SACRAMENTO — California faces a budget deficit of more than $20 billion for the second straight year, Legislative Analyst Elizabeth Hill said Thursday.
State revenues are slumping, personal income growth is sluggish and some of the money Gov. Gray Davis included in this year’s spending plan is not materializing, said Hill, the Legislature’s nonpartisan economic adviser.
Lawmakers will be forced over the next 19 months to fill in a $21.1 billion deficit — one quarter of the state’s total general fund budget — and could face $12 billion to $16 billion shortfalls for at least six more years, she said.
“There is no easy way out of this predicament,” Hill said.
While Davis, who has made education the core of his first-term program, has spared most K-12 school programs from heavy cuts, they may be unavoidable now, Hill said. The expected drop in revenues automatically decreases the legally required minimum amount of spending on schools by about $1.9 billion.
The new revelations echo those in several other states and increase the chances that Californians will be saddled with increased taxes and dramatic cuts to health, welfare and schools.
Davis’ financial team is “considering all the options” and knows “we can’t do that without reducing or eliminating programs,” said Anita Gore, a spokeswoman for the governor’s Department of Finance.
Davis will present his budget plan in January, although he may propose midyear cuts earlier, Gore said. She did not rule out tax increases but said Davis will first focus on cutting programs.
Last year, Davis called an emergency session of the Legislature to enact more than $2 billion in midyear cuts. He then signed a $98.9 billion 2002-03 budget on Sept. 5 — a record 67 days late — that cut, borrowed and raised revenues to fill a $23.6 billion gap.
But many, including Hill, predicted continuing deficits and said the governor and Legislature have exhausted easier, one-time fiscal fixes such as tapping into future funds from a nationwide tobacco settlement.
Now, weak revenues, a plunge in exports and the decline of the stock market have translated to a $6.1 billion deficit in the current year that will grow — if not addressed — to $21.1 billion in the new fiscal year that begins July 1, according to a 39-page report issued by Hill’s office.
“We’ve really seen a weak economic performance for the first 10 months of 2002,” Hill said.
Plus, Davis’ current-year budget is out of balance partly because federal funds and savings built into the current spending plan never developed. For instance, a proposal to offer early retirement incentives to state workers derailed after most state departments declined to participate.
Lawmakers must put “everything on the table” to repair the problem, Hill said, which means tax hikes, heavy cuts to programs and college tuition increases.
“California policy makers are going to face an enormous challenge,” Hill said, adding that Davis should ask lawmakers to make midyear budget cuts.
Republican lawmakers seized on Hill’s report Thursday to blast Davis’ and the Democratic-controlled Legislature’s handling of the budget.
“If wasn’t clear enough last year, it should certainly be crystal clear this year — Democrats have failed Californians,” said John Campbell of Irvine, the Republicans’ chief budget negotiator in the Assembly.
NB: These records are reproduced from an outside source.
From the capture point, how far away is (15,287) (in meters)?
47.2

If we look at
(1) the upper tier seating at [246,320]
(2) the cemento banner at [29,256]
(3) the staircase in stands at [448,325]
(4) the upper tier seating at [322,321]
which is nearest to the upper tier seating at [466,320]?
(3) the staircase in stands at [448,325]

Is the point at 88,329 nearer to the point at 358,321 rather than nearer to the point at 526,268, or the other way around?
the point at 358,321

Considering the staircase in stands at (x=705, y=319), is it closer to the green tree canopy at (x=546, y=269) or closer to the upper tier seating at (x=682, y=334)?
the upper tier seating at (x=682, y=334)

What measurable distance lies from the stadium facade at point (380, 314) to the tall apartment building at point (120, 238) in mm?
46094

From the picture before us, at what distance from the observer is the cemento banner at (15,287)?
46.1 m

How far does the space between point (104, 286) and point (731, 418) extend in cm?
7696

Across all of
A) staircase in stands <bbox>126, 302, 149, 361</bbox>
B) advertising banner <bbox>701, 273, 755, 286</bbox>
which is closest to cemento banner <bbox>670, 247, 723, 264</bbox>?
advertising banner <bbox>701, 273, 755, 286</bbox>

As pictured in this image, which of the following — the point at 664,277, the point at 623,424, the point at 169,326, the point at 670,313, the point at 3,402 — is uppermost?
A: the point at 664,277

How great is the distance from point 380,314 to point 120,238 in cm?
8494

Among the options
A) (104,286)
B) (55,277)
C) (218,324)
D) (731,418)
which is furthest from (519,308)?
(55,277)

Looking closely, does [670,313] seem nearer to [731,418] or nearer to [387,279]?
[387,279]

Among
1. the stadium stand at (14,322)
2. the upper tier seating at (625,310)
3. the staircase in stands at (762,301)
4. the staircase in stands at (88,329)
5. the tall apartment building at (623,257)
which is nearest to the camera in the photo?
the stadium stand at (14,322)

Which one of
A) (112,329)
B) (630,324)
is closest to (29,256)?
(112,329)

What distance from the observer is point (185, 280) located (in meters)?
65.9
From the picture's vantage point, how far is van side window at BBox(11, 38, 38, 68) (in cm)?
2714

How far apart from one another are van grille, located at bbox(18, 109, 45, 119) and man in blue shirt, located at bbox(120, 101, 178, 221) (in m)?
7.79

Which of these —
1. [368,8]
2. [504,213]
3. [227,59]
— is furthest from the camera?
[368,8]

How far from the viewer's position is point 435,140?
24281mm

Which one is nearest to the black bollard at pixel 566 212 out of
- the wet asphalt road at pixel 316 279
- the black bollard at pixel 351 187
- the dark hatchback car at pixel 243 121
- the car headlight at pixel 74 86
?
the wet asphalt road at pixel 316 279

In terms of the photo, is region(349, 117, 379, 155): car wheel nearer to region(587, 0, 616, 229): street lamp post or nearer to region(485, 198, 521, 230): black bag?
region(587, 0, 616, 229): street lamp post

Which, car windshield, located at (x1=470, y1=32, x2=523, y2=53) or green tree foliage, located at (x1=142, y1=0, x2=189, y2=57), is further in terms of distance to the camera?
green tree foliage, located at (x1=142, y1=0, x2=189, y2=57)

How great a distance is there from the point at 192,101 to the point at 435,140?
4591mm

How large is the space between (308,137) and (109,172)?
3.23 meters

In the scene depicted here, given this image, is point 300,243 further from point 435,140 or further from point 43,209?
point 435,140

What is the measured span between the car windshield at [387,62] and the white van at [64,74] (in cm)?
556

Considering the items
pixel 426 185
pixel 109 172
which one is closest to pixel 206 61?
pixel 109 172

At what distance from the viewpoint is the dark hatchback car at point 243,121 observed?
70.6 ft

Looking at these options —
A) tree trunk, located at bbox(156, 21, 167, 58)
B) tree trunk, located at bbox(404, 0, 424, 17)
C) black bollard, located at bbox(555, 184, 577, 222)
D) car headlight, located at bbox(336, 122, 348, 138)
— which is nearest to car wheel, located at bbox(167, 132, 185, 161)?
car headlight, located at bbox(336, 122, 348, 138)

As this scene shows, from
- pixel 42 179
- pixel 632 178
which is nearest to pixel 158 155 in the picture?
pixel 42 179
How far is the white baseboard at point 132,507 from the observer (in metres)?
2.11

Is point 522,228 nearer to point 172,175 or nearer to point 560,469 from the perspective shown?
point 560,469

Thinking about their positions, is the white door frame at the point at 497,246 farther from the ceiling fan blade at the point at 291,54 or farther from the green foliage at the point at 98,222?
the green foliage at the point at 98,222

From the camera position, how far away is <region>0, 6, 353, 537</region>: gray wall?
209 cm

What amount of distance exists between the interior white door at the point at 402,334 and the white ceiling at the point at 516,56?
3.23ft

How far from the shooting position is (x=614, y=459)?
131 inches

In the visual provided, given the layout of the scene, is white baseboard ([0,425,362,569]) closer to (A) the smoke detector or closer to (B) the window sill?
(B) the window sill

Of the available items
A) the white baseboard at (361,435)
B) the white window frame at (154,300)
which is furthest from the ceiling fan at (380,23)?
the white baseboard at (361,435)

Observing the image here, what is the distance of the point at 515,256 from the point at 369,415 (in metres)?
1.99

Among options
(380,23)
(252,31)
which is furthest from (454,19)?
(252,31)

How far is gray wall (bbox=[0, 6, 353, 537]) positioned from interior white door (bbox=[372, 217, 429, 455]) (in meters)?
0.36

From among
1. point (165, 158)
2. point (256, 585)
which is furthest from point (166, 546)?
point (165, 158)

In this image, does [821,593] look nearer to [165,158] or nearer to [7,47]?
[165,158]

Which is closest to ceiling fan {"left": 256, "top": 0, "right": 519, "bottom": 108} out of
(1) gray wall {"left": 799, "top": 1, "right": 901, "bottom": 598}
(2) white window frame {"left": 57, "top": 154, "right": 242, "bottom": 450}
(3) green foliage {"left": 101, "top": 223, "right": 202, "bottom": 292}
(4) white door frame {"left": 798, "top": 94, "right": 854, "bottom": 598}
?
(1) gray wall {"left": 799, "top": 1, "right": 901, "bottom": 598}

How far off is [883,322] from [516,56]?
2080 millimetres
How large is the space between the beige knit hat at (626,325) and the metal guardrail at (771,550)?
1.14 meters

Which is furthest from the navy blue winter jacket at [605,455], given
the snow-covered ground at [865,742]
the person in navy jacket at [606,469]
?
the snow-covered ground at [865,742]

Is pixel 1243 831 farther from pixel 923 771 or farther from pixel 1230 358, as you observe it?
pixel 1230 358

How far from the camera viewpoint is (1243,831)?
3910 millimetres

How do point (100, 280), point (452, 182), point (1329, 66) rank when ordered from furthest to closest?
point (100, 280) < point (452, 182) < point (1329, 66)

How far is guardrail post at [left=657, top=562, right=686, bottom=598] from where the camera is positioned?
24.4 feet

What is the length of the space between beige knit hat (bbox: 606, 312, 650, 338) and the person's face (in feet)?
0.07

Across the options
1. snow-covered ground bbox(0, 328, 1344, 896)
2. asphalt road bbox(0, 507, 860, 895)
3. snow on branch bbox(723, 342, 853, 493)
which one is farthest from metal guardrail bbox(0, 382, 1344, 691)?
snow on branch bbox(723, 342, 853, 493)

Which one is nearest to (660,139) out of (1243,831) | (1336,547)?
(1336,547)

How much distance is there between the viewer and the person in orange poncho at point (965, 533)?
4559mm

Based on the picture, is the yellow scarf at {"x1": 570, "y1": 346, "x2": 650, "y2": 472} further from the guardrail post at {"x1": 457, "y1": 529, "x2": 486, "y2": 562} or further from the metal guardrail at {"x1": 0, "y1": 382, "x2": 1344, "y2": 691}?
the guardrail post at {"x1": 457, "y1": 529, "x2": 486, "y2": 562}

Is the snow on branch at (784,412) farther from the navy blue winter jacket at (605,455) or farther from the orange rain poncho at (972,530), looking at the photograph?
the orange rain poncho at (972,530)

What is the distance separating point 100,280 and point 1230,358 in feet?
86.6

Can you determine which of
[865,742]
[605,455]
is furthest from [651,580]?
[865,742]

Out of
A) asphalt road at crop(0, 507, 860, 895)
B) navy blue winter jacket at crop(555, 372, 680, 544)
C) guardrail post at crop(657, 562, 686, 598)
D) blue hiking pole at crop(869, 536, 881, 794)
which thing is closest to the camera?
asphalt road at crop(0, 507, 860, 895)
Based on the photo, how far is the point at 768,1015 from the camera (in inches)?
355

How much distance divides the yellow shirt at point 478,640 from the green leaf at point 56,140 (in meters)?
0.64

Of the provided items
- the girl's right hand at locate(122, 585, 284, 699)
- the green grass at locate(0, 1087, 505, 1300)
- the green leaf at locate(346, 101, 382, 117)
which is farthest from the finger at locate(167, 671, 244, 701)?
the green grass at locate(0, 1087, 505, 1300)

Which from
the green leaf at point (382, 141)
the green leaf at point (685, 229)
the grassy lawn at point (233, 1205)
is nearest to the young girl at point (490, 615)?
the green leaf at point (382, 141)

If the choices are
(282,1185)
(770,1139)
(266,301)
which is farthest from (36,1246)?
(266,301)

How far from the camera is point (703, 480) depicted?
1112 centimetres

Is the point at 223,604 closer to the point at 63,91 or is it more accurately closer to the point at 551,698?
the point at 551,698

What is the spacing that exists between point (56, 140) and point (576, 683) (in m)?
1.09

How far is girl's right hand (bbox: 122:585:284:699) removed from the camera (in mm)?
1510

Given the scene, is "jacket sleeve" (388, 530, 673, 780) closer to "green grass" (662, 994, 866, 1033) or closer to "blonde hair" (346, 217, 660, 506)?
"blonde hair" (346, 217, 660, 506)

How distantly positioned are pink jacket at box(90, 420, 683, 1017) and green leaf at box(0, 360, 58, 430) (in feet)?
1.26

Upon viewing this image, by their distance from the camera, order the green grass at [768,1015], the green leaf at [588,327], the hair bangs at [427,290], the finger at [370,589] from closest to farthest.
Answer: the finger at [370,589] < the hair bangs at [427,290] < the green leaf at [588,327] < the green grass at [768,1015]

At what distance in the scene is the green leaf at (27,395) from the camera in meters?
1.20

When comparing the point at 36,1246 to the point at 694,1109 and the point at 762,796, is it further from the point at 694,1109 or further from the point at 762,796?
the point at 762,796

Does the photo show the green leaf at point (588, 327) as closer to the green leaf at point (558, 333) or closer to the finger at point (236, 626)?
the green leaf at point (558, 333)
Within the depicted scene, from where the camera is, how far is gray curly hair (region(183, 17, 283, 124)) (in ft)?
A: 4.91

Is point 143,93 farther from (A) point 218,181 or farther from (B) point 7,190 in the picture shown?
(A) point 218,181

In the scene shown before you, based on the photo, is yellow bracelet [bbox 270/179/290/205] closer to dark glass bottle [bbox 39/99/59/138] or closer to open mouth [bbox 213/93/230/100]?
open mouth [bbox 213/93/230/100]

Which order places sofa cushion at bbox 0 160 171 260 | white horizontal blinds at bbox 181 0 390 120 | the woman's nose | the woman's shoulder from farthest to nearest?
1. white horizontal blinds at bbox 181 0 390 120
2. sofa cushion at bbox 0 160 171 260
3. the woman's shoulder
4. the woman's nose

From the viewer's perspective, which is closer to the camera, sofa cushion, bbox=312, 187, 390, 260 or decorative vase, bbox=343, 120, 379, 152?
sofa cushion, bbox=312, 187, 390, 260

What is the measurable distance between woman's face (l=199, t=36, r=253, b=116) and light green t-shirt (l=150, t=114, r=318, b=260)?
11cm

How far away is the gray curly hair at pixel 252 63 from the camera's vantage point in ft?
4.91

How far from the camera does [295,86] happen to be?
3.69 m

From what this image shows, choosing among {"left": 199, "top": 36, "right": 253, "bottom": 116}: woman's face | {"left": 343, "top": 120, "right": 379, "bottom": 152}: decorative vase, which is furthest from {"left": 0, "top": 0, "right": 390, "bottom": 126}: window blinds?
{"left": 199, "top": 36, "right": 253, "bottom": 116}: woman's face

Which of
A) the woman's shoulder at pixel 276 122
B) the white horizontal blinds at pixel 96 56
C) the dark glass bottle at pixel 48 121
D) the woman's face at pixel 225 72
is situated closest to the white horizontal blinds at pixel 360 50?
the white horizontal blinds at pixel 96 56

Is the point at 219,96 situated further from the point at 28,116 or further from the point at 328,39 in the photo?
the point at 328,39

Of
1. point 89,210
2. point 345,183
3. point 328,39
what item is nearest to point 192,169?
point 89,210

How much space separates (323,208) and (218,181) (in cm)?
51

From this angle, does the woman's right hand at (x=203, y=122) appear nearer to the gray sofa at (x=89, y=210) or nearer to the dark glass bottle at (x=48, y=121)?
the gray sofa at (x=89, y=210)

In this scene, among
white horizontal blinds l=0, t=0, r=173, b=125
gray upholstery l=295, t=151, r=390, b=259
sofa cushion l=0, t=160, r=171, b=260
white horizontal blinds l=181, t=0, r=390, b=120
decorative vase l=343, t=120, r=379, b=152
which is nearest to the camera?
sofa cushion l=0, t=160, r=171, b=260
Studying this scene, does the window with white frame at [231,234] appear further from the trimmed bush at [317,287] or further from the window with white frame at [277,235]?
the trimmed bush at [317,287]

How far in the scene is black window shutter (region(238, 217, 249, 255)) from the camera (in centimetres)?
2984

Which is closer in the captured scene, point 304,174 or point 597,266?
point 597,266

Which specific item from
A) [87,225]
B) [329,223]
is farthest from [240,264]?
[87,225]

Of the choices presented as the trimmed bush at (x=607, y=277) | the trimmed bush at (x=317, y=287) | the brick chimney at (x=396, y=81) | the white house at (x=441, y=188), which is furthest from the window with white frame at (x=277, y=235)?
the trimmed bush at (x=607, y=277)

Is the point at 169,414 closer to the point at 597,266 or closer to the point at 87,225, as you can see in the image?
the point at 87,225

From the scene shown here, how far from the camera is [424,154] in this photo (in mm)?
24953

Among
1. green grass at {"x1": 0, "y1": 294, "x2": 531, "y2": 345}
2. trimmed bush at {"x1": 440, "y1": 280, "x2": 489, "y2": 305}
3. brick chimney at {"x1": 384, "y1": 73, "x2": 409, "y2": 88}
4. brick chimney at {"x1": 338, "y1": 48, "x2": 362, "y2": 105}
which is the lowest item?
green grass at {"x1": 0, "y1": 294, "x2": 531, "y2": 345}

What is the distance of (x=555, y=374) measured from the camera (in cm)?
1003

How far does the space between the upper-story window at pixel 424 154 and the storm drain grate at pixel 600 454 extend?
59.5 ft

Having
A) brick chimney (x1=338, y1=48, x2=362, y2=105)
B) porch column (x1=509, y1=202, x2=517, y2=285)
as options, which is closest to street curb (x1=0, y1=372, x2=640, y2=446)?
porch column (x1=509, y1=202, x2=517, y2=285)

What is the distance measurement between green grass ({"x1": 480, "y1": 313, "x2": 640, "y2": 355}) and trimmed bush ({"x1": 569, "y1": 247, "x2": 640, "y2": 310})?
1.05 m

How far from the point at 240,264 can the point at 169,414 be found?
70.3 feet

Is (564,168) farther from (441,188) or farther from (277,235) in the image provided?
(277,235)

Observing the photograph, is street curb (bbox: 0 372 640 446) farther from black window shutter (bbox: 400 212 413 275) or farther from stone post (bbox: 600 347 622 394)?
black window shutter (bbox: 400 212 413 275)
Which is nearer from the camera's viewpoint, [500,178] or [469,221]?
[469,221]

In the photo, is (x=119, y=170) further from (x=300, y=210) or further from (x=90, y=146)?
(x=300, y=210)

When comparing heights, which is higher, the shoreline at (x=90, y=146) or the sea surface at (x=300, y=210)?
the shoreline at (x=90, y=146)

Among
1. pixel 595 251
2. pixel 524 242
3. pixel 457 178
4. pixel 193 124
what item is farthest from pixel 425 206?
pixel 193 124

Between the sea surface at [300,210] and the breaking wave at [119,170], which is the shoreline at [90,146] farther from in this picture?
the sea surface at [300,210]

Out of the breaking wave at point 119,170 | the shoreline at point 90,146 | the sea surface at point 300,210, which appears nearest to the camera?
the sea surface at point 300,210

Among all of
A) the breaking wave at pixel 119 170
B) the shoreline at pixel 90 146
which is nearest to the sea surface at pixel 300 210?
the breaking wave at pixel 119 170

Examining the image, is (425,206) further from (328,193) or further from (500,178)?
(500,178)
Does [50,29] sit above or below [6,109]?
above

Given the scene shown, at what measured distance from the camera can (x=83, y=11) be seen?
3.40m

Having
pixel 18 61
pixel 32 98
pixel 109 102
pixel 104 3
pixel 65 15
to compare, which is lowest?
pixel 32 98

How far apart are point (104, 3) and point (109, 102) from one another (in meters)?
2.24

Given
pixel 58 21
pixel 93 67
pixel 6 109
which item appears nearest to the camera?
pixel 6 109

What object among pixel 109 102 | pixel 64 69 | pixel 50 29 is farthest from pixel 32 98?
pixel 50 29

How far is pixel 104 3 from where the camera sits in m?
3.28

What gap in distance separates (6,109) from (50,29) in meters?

Republicans have vowed to hold back their votes — which are needed for the required two-thirds passage of a budget, tax increases and other fiscal matters — if the new plan includes tax hikes. Davis last May proposed cigarette and vehicle registration tax increases but the plans were scrapped in a compromise to end a nearly two-month budget standoff.
This year, Republicans finally agreed to a budget in late August and provided the four votes needed in the Assembly and one in the Senate. But this year, reaching the two-thirds threshold will be more difficult for Davis after the GOP gained two new seats in the Assembly and possibly one more in the Senate. Davis spokesman Steve Maviglio, meanwhile, countered the GOP criticism by citing studies that show states nationwide facing billions of dollars in deficits, including many with Republican leaders.
Davis will submit his 2003-04 budget to the Legislature on Jan. 10.
His finance department is also preparing its 2003-04 budget proposal. Davis has already asked state departments to prepare plans for 20 percent cuts.